Could there have been a better time for NLNG Train 7?
Recently, the Nigeria LNG Limited (NLNG) awarded the contracts for Front End Engineering Design (FEED) for Train 7 to B7 JV Consortium and SCD JV Consortium, inching closer to realising its expansion goals of increasing liquefied natural gas production output from 22 Million Tonnes Per Annum (MTPA) to 30 MTPA. A completed FEED process will pave way for Engineering, Procurement and Construction (EPC) pricing and bidding processes which are preconditions for Final Investment Decision (FID).
But could there have been a better time for Train 7?
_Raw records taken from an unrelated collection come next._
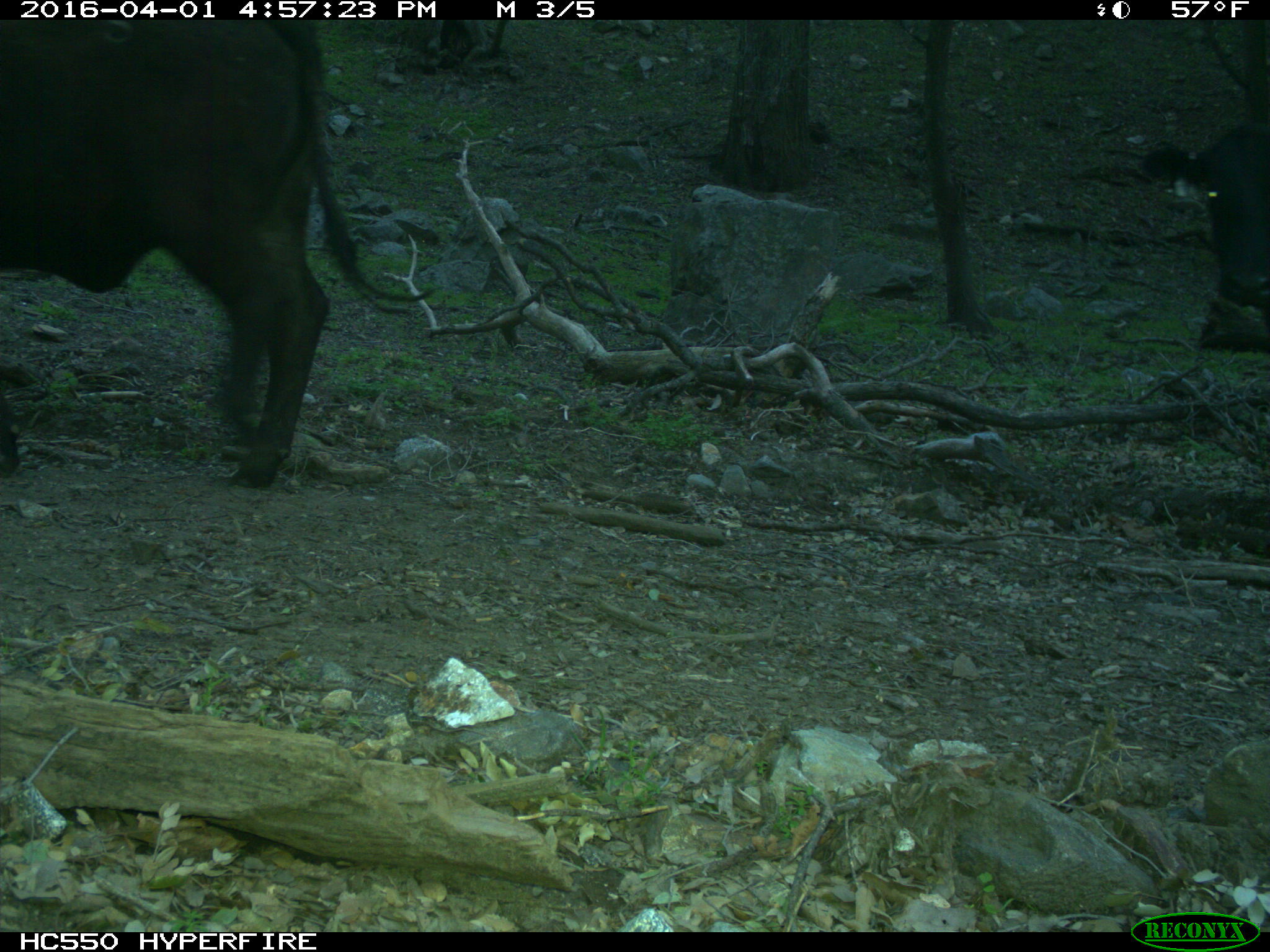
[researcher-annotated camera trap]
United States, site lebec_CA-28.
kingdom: Animalia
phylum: Chordata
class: Mammalia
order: Artiodactyla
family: Bovidae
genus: Bos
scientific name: Bos taurus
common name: domestic cow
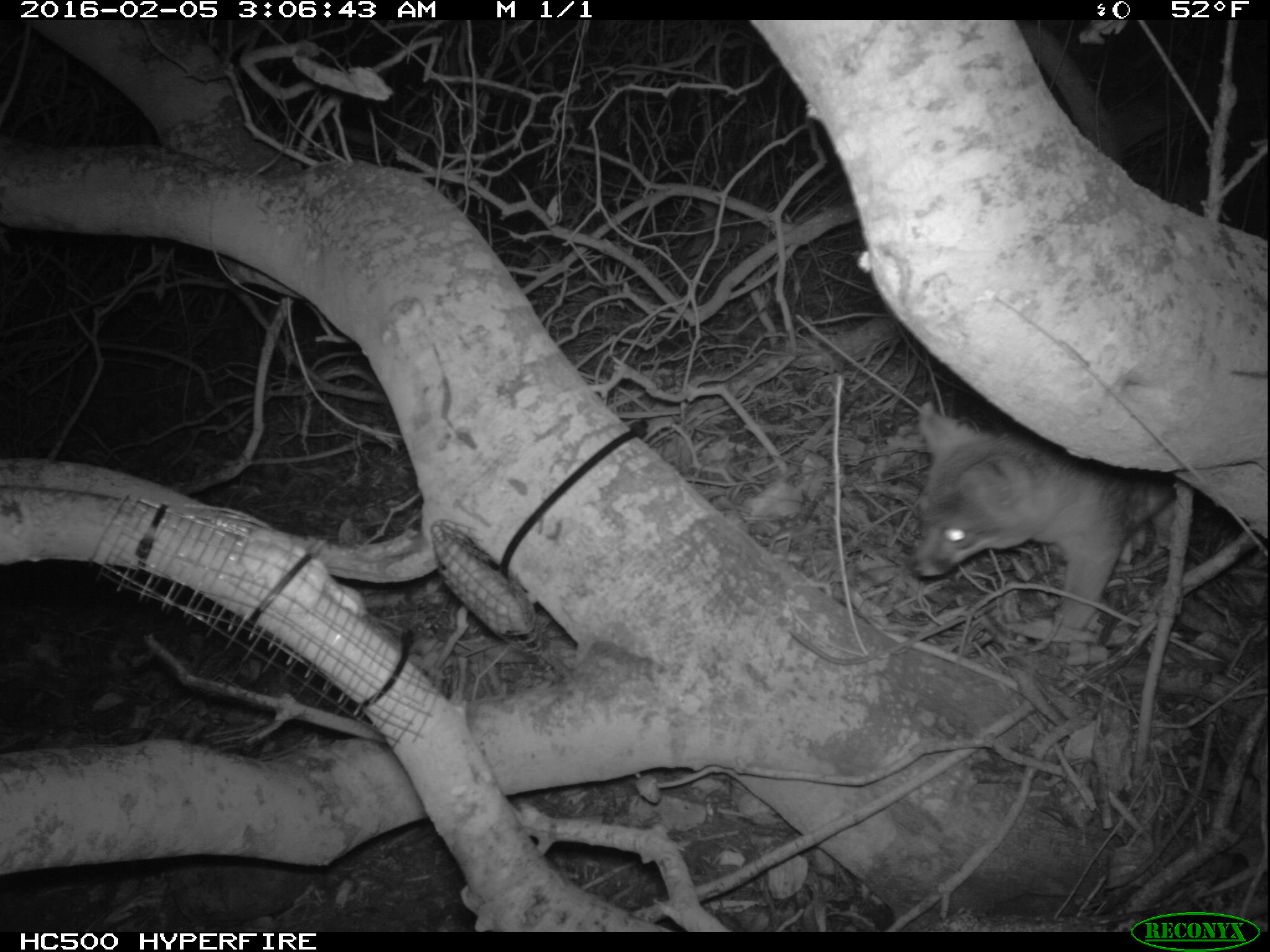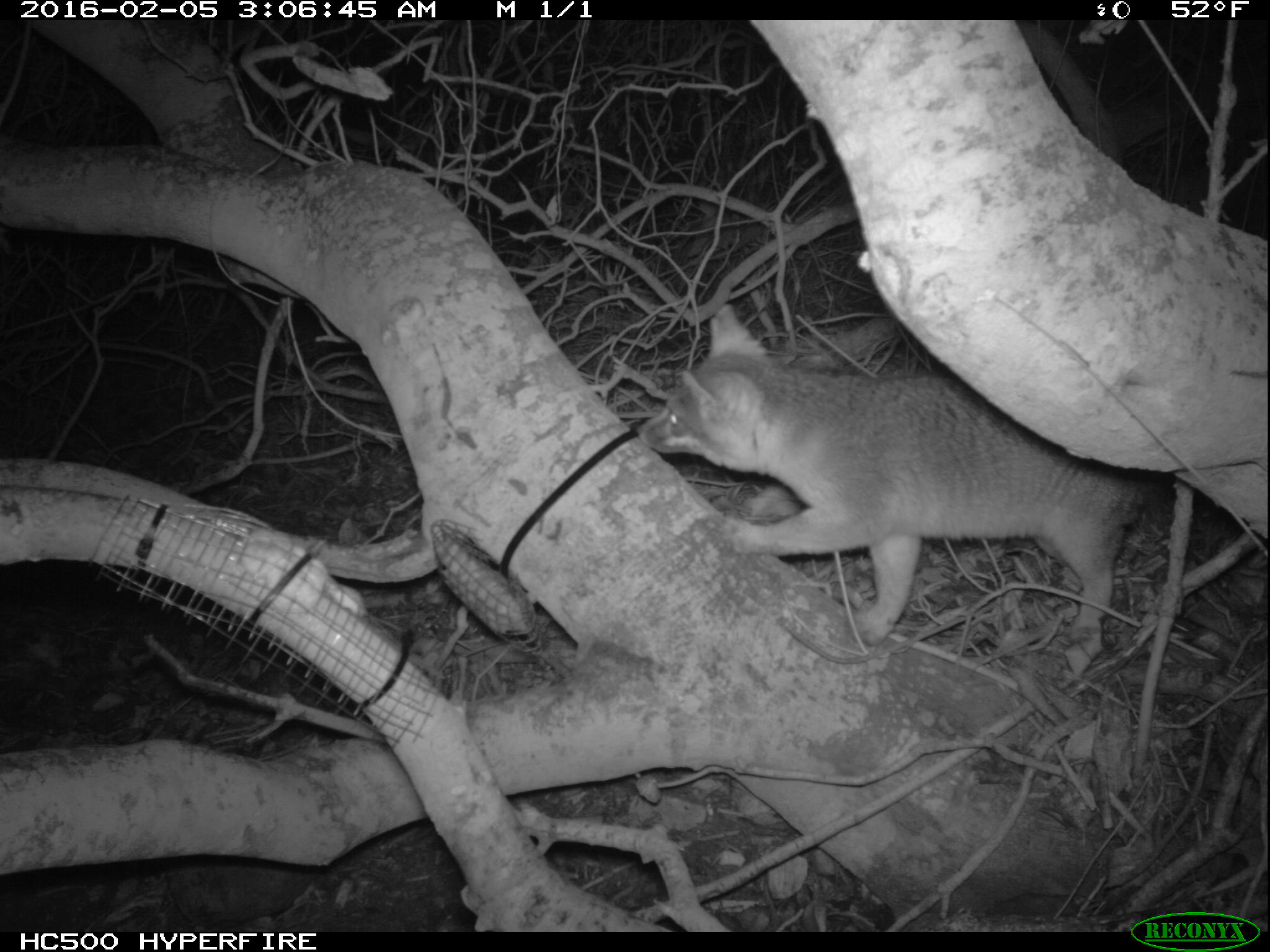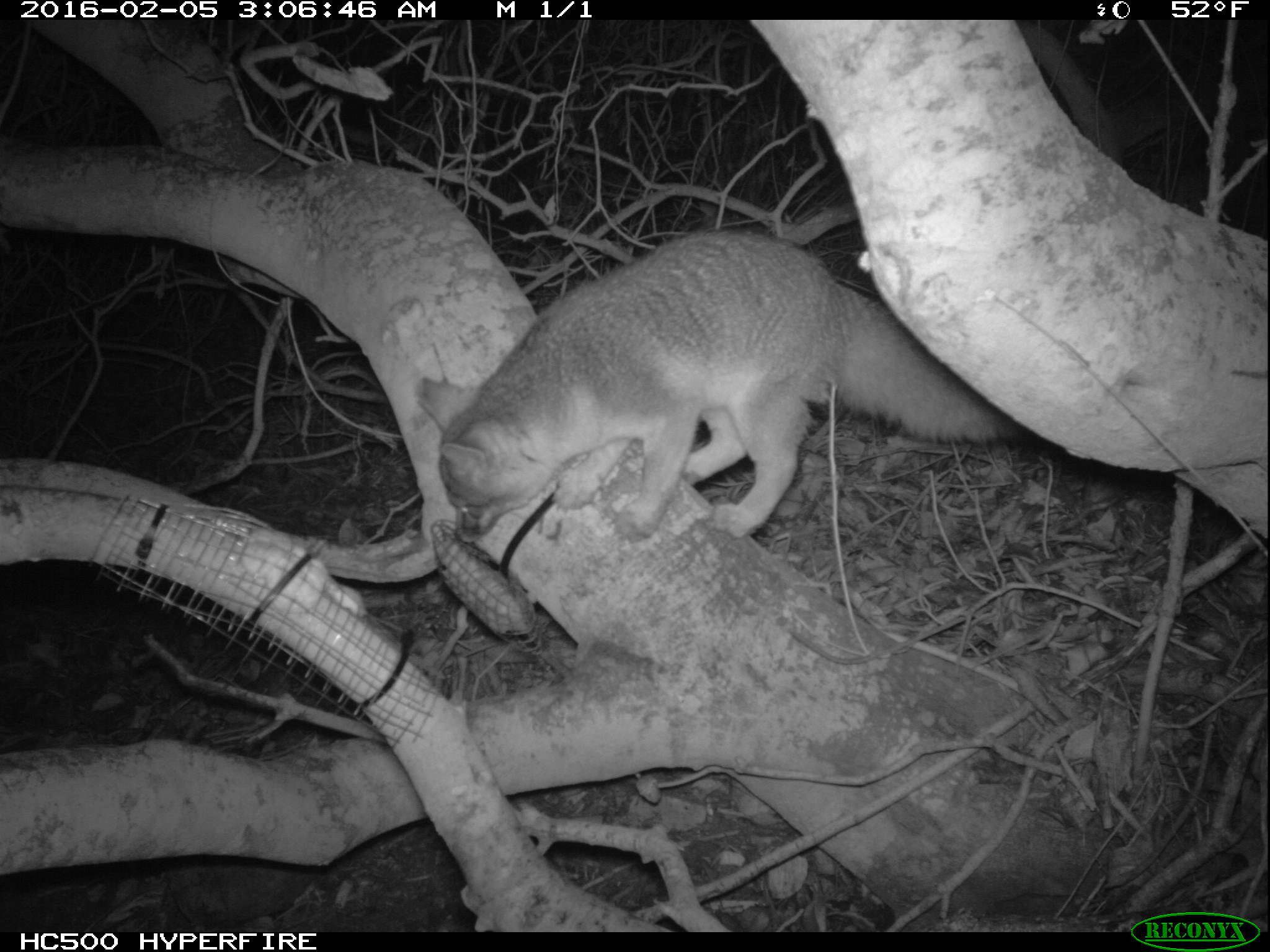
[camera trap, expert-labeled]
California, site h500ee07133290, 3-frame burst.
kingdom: Animalia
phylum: Chordata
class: Mammalia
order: Carnivora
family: Canidae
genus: Urocyon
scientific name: Urocyon littoralis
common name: island fox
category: fox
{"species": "fox (island fox) (Urocyon littoralis)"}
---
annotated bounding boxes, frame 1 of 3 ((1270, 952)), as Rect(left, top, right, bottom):
fox: Rect(907, 403, 1189, 654)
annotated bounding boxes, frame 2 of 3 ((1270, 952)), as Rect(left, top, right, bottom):
fox: Rect(636, 304, 1162, 646)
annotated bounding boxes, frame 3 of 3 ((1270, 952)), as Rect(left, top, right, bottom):
fox: Rect(417, 227, 1031, 542)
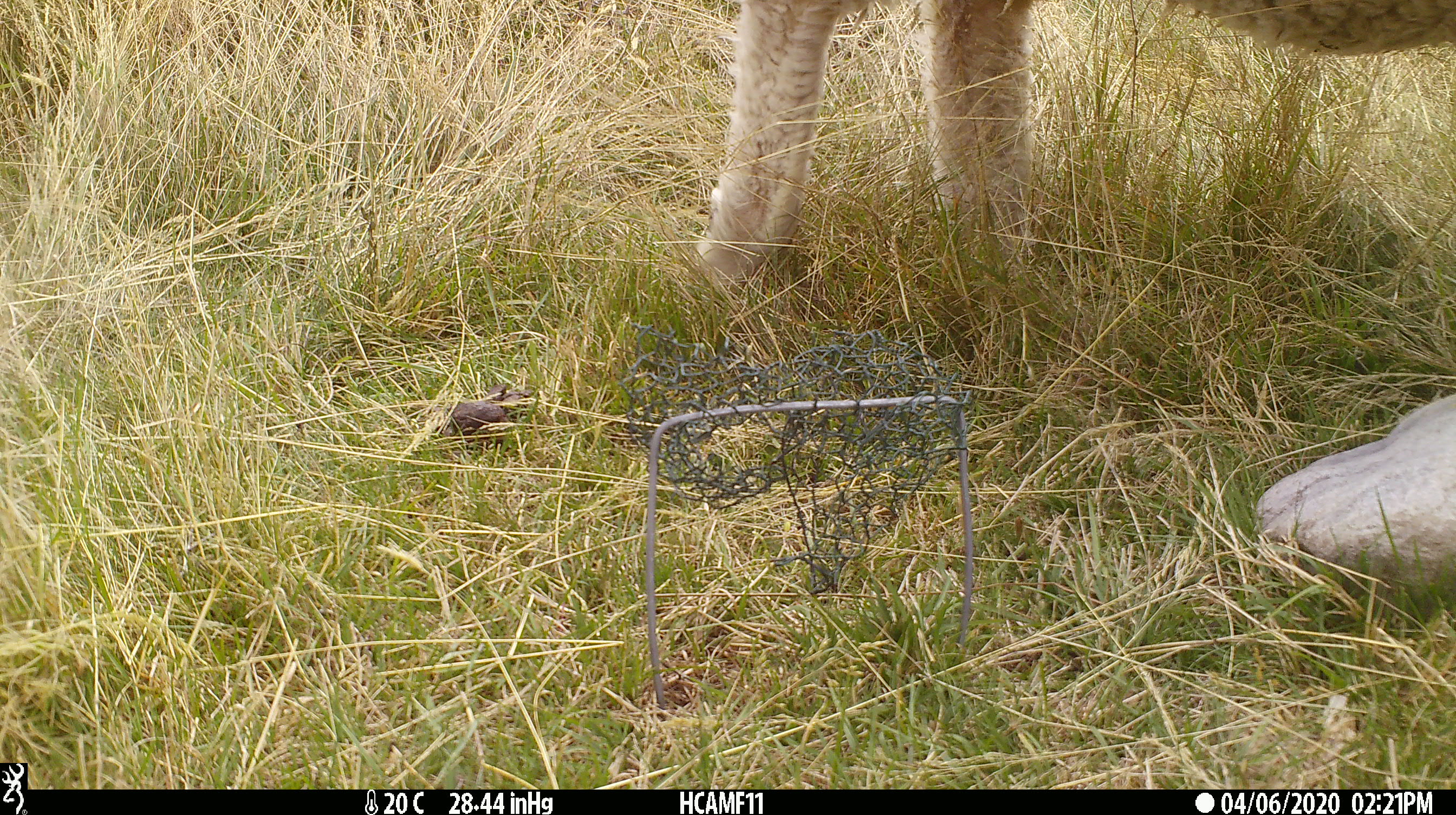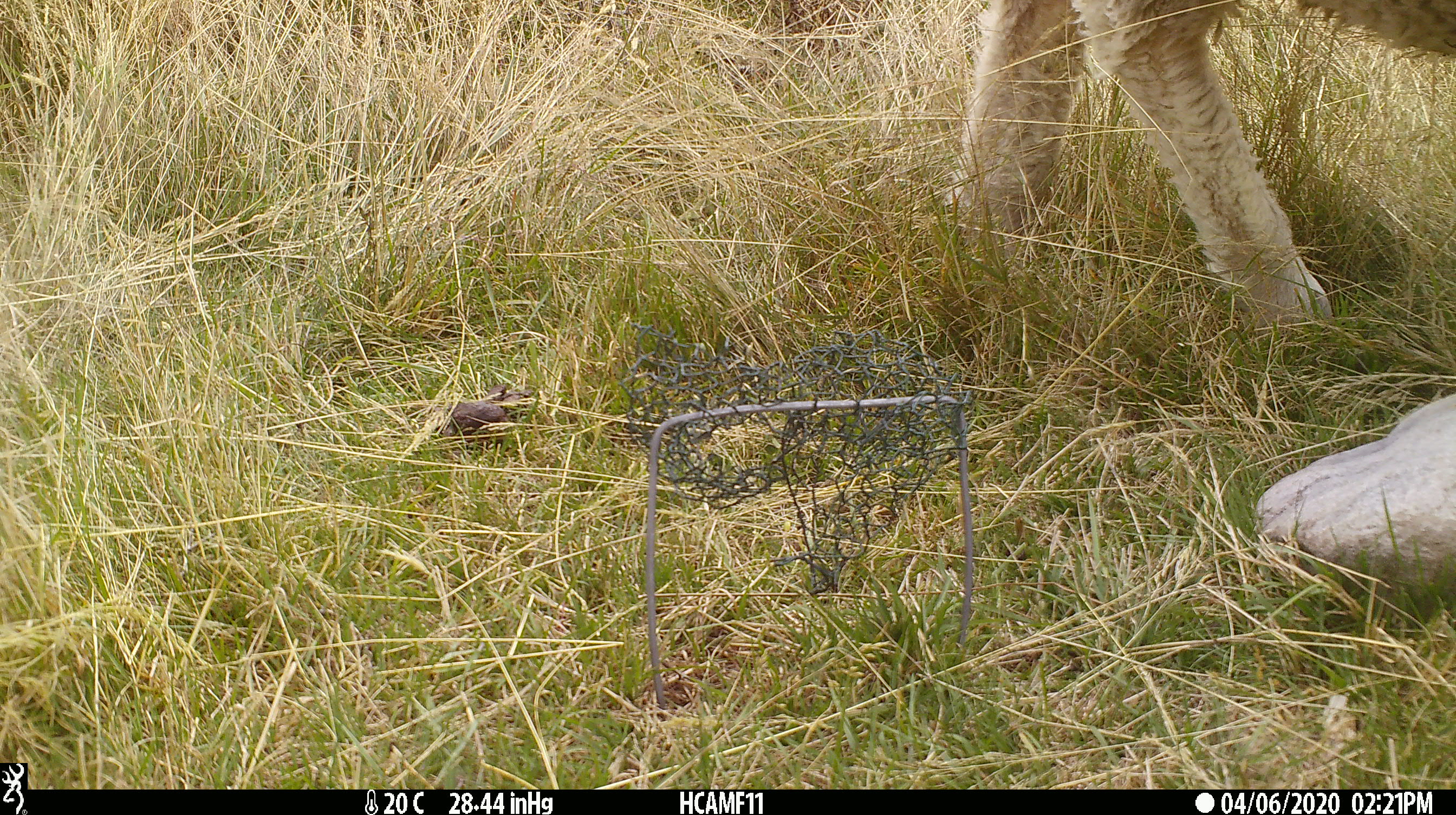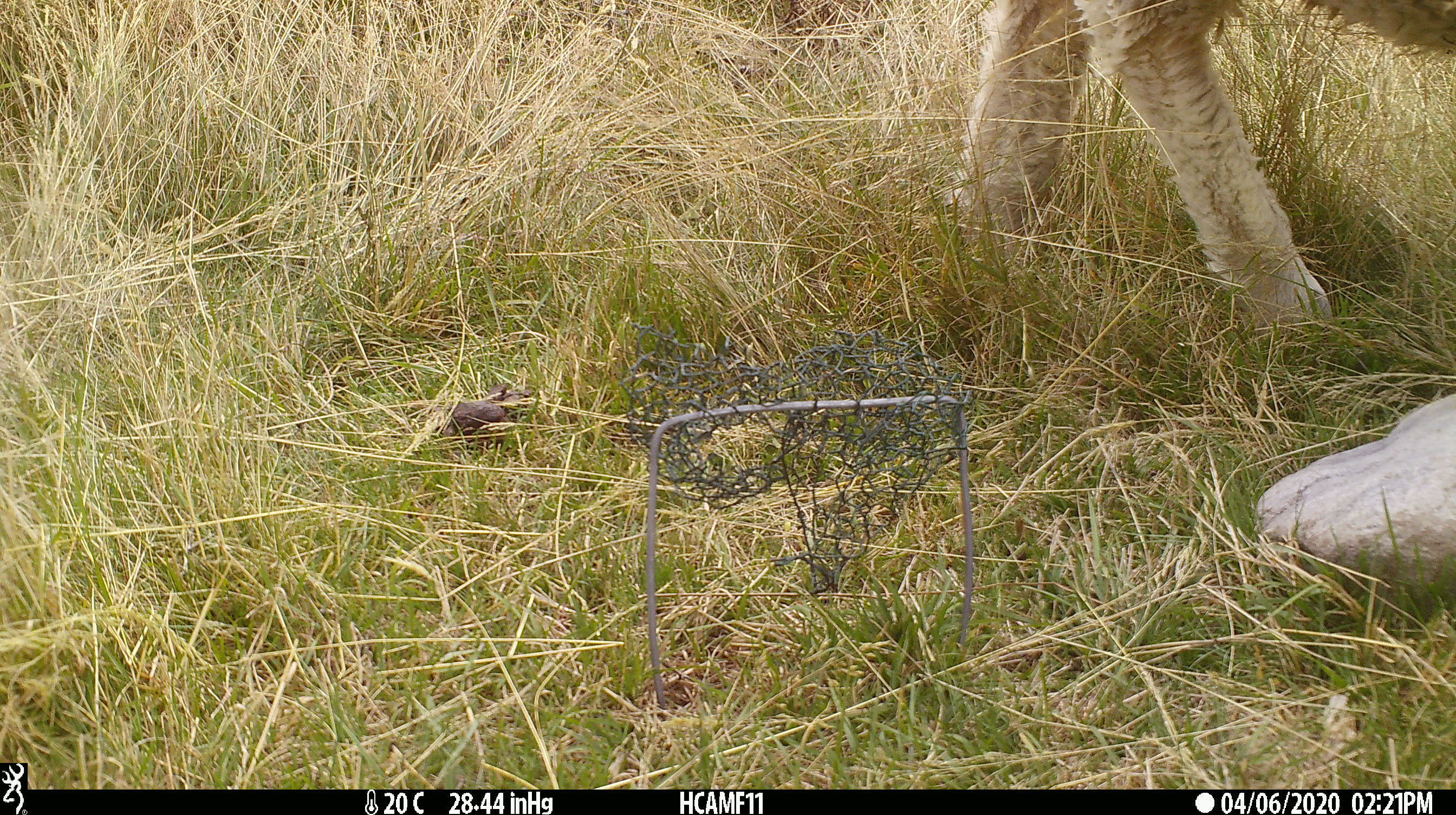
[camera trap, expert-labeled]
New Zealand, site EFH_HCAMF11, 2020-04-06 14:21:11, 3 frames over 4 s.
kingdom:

“If you think about 2016; the perception was that the whole world will be drowning in LNG and then 2017 will be the worst year for LNG market because there will be LNG all over the place. If you follow the trends and the reality that happened; the whole of last year, there was only one FID. Those predictions did not happen”, Tony Attah, chief executive, NLNG, told Businessday on the sidelines of 2018 World Gas Conference (WGC) in Washington D.C
“Ten years ago, Train 7 was a fantastic business so I can just imagine 10 years later it has to be even better business”, Attah added.
Investment in new LNG supply projects is set to fall to just $15 billion this year, the International Energy Agency (IEA) said and is likely to dip further in the coming years in the absence of new final investment decisions.
In its latest annual World Energy Investment report, the IEA said spending on new LNG liquefaction plants had remained “subdued” over the past two years.
“On the basis of projects sanctioned, investment is projected to fall to around $15 billion in 2018 and, in the absence of new projects, to continue to fall thereafter,” it said.
This, it said, was a result of a decreased level of FIDs after the large wave of projects mainly from Australia and the US were sanctioned in the first half of the current decade.
The agency said that the current overcapacity in the market has meant a reluctance to spend on new projects.
“Many companies have been adopting a wait-and-see approach to new LNG investments,” it said. “This is consistent with the reduced incentive to embark on large and multi-billion dollar projects due to financial constraints affecting the upstream oil and gas sector.”
A reluctance to invest is also related to buyers not being willing to commit to new long-term contracts despite expectation of higher gas demand.
“In the absence of the sanctioning of new LNG liquefaction projects over the next 12-18 months, the LNG market could significantly tighten by 2023,” the agency said.